Generates a StudySpecification object with the given specifications.

Generate a randomized control treatment StudySpecification (rct_spec()), or an observational StudySpecification (obs_spec()), or a regression discontinuity StudySpecification (rd_spec()).

Usage

rct_spec(formula, data, subset = NULL, na.fail = TRUE)

rd_spec(formula, data, subset = NULL, na.fail = TRUE)

obs_spec(formula, data, subset = NULL, na.fail = TRUE)

rct_specification(formula, data, subset = NULL, na.fail = TRUE)

rd_specification(formula, data, subset = NULL, na.fail = TRUE)

obs_specification(formula, data, subset = NULL, na.fail = TRUE)

obsstudy_spec(formula, data, subset = NULL, na.fail = TRUE)

obsstudy_specification(formula, data, subset = NULL, na.fail = TRUE)

Arguments

formula: a formula defining the StudySpecification components. See Details for specification.
data: the data set from which to build the StudySpecification. Note that this data need not be the same as used to estimate the treatment effect; rather the data passed should contain information about the units of treatment assignment (as opposed to the units of analysis).
subset: optional, subset the data before creating the StudySpecification object
na.fail: If TRUE (default), any missing data found in the variables specified in formula (excluding treatment) will trigger an error. If FALSE, non-complete cases will be dropped before the creation of the StudySpecification

Value

a StudySpecification object of the requested type for use in further analysis.

Details

The formula must include exactly one unit_of_assignment() to identify the units of assignment (one or more variables). (uoa, cluster, or unitid are synonyms for unit_of_assignment; the choice of which has no impact on the analysis.) If defining an rd_spec, the formula must also include a forcing() entry. The formula may optionally include a block() as well. Each of these can take in multiple variables, e.g. to pass both a household ID and individual ID as unit of assignment, use uoa(hhid, iid) and not uoa(hhid) + uoa(iid).

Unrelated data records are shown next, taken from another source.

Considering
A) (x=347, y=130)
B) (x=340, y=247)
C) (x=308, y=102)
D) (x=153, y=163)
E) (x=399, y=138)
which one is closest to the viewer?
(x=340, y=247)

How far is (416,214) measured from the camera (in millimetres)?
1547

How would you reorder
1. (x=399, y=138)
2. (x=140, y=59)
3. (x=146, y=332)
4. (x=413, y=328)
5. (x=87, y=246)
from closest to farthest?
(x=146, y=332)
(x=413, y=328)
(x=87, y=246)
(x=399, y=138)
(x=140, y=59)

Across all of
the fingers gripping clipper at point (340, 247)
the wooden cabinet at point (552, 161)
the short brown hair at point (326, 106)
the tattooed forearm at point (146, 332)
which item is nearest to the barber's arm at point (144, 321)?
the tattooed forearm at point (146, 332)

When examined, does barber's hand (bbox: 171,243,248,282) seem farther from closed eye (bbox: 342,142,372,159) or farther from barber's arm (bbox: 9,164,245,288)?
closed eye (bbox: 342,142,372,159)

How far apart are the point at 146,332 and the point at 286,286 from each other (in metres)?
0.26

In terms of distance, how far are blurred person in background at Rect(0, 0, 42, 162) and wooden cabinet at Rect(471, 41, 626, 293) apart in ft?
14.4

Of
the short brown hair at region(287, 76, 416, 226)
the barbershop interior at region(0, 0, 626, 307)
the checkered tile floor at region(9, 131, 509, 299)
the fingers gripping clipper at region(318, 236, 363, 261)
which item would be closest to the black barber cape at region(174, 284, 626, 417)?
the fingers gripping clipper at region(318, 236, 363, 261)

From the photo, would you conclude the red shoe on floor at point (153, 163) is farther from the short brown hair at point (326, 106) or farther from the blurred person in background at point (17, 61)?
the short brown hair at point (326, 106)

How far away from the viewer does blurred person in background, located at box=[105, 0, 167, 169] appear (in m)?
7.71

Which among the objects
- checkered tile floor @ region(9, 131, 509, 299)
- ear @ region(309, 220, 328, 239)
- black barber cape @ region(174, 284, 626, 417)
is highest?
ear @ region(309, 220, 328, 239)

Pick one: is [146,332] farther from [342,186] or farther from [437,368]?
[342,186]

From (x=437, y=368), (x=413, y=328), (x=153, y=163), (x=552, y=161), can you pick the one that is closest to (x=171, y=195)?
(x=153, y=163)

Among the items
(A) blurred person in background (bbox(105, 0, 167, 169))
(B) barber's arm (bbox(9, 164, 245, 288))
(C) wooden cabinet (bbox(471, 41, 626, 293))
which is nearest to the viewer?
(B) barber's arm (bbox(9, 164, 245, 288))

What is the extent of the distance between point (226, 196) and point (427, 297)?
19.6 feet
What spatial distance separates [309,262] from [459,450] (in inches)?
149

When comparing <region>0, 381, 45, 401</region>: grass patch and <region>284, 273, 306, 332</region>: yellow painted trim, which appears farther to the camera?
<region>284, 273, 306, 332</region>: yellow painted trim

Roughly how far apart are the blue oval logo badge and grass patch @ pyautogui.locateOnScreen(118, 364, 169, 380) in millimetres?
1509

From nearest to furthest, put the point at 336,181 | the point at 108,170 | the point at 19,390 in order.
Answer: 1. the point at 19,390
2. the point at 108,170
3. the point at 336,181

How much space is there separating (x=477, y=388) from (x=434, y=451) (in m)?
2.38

The treatment variable passed into the left-hand side of formula can either be logical, numeric, or character. If it is anything else, it attempts conversion to one of those types (for example, factor and ordered are converted to numeric if the levels are numeric, otherwise to character). If the treatment is not logical or numeric with only values 0 and 1, in order to generate weights with ate() or ett(), the dichotomy argument must be used in those functions to identify the treatment and control groups. See ett() for more details on specifying a dichotomy.

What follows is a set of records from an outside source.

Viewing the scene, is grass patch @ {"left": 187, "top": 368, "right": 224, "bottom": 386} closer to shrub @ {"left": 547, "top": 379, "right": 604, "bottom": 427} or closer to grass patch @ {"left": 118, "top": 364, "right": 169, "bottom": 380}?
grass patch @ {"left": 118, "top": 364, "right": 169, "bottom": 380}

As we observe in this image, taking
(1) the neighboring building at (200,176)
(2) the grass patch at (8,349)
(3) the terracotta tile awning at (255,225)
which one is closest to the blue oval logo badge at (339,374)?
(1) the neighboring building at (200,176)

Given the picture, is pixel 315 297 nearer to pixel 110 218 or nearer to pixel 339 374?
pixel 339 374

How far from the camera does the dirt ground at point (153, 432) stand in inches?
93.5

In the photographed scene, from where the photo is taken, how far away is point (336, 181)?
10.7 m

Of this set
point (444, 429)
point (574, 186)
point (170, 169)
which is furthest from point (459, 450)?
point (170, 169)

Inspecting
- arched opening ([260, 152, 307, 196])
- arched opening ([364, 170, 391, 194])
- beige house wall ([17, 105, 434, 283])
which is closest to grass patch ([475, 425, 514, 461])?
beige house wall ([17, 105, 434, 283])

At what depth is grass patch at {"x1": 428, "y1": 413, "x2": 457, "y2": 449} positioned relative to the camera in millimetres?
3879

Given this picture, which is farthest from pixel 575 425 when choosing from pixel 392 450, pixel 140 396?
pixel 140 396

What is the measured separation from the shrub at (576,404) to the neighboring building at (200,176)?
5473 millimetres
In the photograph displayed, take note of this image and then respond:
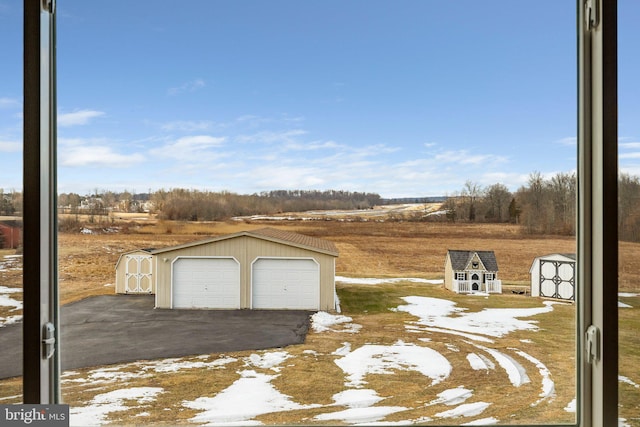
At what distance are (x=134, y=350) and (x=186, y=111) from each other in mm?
952

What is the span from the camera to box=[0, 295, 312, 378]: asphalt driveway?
5.17 ft

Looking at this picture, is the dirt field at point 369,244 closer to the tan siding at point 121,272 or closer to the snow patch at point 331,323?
the tan siding at point 121,272

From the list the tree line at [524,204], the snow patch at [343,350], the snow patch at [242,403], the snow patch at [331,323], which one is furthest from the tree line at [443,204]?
the snow patch at [242,403]

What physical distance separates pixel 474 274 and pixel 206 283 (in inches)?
41.1

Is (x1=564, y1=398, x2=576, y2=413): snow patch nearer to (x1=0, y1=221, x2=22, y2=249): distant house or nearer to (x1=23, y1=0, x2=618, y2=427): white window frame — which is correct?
(x1=23, y1=0, x2=618, y2=427): white window frame

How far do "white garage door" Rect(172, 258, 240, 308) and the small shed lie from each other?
45.3 inches

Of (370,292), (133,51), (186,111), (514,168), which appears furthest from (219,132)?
(514,168)

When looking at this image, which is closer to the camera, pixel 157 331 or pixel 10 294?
pixel 10 294

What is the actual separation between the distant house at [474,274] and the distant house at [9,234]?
1579mm

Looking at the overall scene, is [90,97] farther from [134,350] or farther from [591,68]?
[591,68]

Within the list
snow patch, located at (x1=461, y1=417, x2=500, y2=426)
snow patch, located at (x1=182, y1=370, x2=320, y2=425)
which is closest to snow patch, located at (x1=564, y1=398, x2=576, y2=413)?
snow patch, located at (x1=461, y1=417, x2=500, y2=426)

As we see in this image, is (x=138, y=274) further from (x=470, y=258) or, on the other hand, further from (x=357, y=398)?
(x=470, y=258)

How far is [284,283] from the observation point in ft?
5.53

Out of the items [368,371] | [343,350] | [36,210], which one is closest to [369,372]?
[368,371]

There are a few aliases for each version.

If the formula excludes a unit_of_assignment(), data merges are performed on row order. The user is responsible for ensuring that row order is correct in all data. It is safer to include a unit_of_assignment, which can just be 1:n. To disable this warning, run options("propertee_warn_on_no_unit_of_assignment" = FALSE).

The units of assignment, blocks, and forcing variables must be numeric or character. If they are otherwise, an attempt is made to cast them into character.

Examples

data(simdata)
spec <- rct_spec(z ~ unit_of_assignment(uoa1, uoa2) + block(bid),
                  data = simdata)

data(schooldata)
spec <- obs_spec(treatment ~ unit_of_assignment(schoolid) + block(state),
                  data = schooldata)